Recommenders & Ranking

Source cross-reference

Primary: Khang Pham Ch.2 (core ML / embeddings), Ch.3 (YouTube video recs), Ch.4 (feed ranking), Ch.7 (Airbnb similar listings), Ch.8 (LinkedIn personalized search). Cross-reference with Chip Huyen Ch.6 for offline eval metrics (NDCG, MAP).

The three-stage funnel

Every large-scale recommender at Google, Meta, LinkedIn, Pinterest, and Airbnb uses the same shape: billions of items -> thousands -> hundreds -> tens across three stages. The funnel exists because no single model can be both cheap enough to score a billion items and smart enough to rank ten of them.

flowchart LR
  corpus[(Corpus
10^9 items)] --> cg[Candidate Generation
many sources in parallel
two-tower, collab filtering, popularity]
  cg --> merge[Merge & dedup
~1,000 items]
  merge --> rank[Ranking
heavy model
wide&deep / DLRM / transformer]
  rank --> rerank[Re-rank
diversity, business rules
LLM-assisted]
  rerank --> ui[UI · top 10-50]

Per-stage latency budget for a 200 ms end-to-end feed: retrieval ≤ 40 ms, ranking ≤ 80 ms, re-rank ≤ 20 ms, network+render ≤ 60 ms. Every successful design you have seen in an interview fits this pattern.

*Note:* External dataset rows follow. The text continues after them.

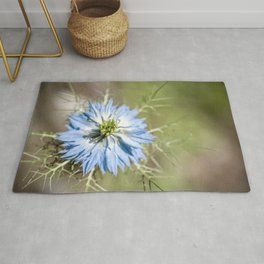 Blue flower close up Nigella love in the mist Rug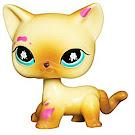 Littlest Pet Shop Pet Pairs Cat (#816) Pet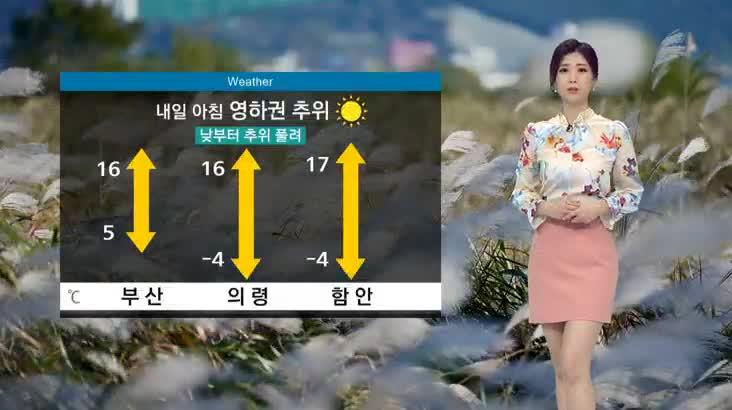 뉴스아이 날씨 11월14일(목)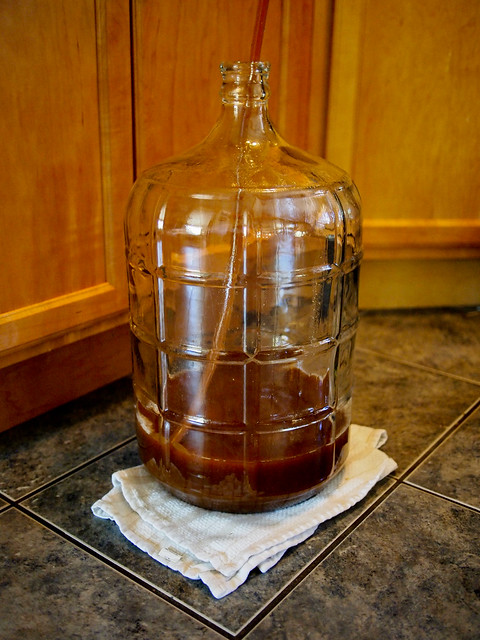 1st HomeBrew - Wort in the Carboy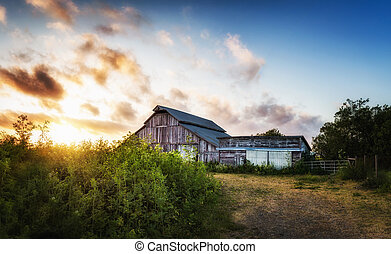 Old Barn at Sunset, Panoramic Color Image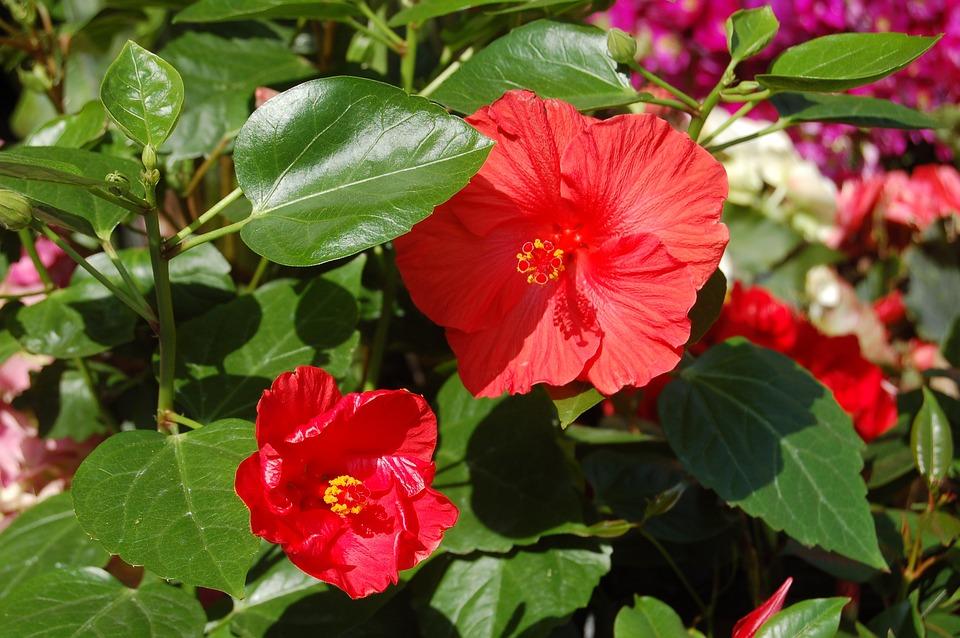 Nature, Flower, Leaf, Garden, Red Flower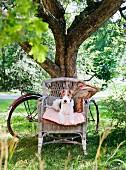 Hund auf Korbstuhl und angelehntem Fahrrad unter dem Baum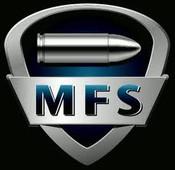 MFS 55 Grain 223 Rem Hollow Point - 500 Rounds
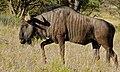 Blue Wildebeest (Connochaetes taurinus) (6621003769).jpg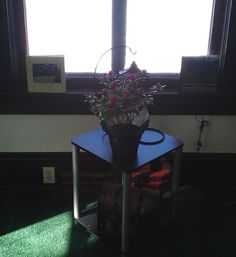 March 21, 2013 - snow up to my knees outside but here inside the first signs of spring - Azaleas at 124 W. Eau Claire St.
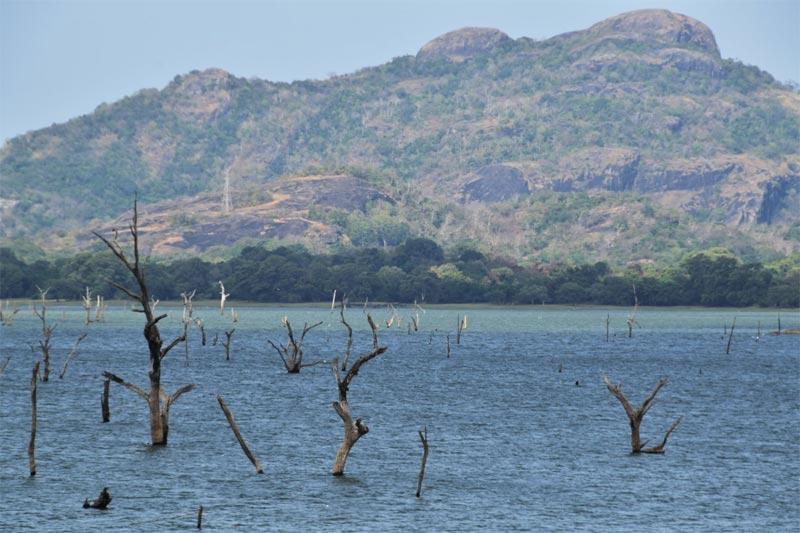 laghi artificiali dello Sri Lanka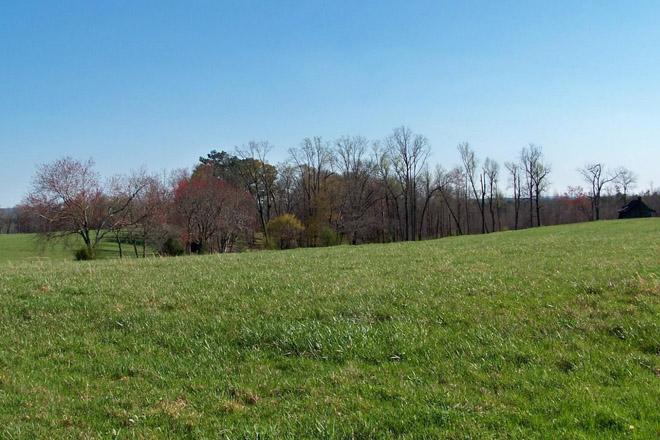 Lookout Creek Farm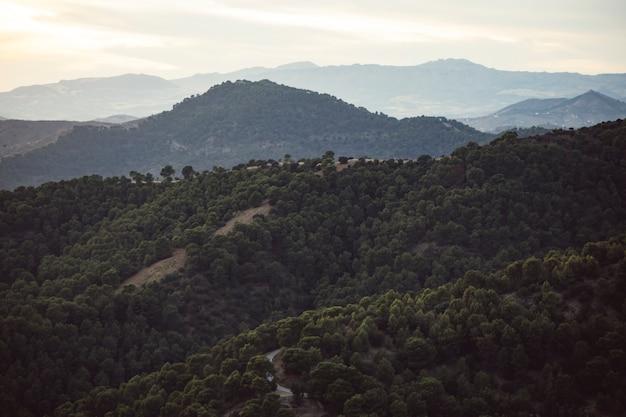 Paisaje de montañas con bosque lleno de gente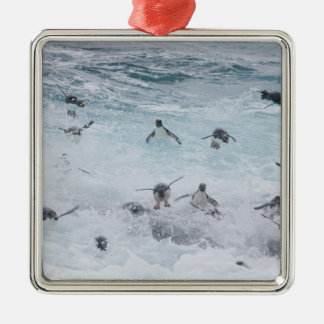 A flock of Rockhopper penguins launch out of the Metal Ornament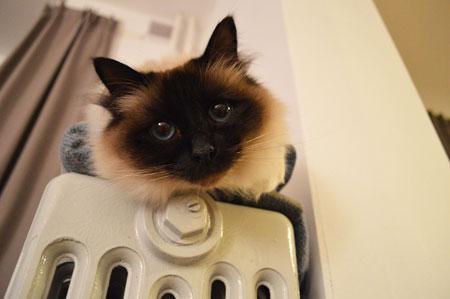Mejores sistemas de calefacci n para el hogar bdbn - Cual es el mejor sistema de calefaccion ...
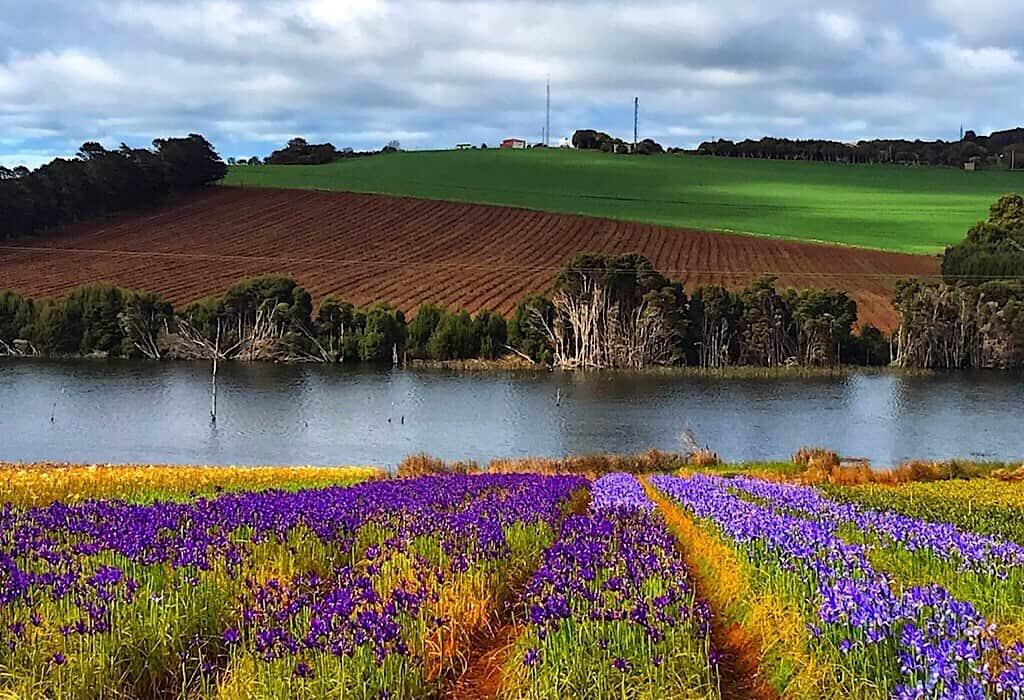 Flower fields in Wynyard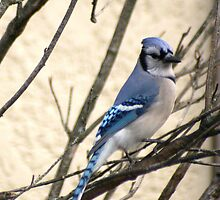 Blue Jay Perched in a Bush by Laurel Talabere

Candidate generation (retrieval)

Goal: from 10^9 items, return O(10^3) that are worth ranking. Three families:

Two-tower / dual encoder: one tower encodes the user (history, demographics), one encodes the item; train with sampled-softmax / in-batch negatives so that <user, item> ≈ score. Serve by ANN search (ScaNN, HNSW, FAISS) on the item side. This is the YouTube recs backbone (Ch.3).
Collaborative filtering / matrix factorisation: older but still strong for cold-start-free domains. Ch.2 covers the primer.
Rule-based / heuristic: popular-in-your-country, recency, "friends' recent posts". Cheap safety net; LinkedIn's feed (Ch.4) ensembles 10+ such generators.

Key design choices:

Negative sampling: random negatives are too easy; hard negatives (same session, almost clicked) dominate modern two-tower. In-batch negatives are free.
Embedding dim: 64-256 is typical. Larger embeddings buy accuracy and latency/storage pain.
ANN index: HNSW beats flat at 10^6+ items; quantised ScaNN beats HNSW at 10^8+ with 4x memory cut.

Ranking models

Ranking scores each of the ~1,000 candidates with a heavy model that can consume hundreds of features.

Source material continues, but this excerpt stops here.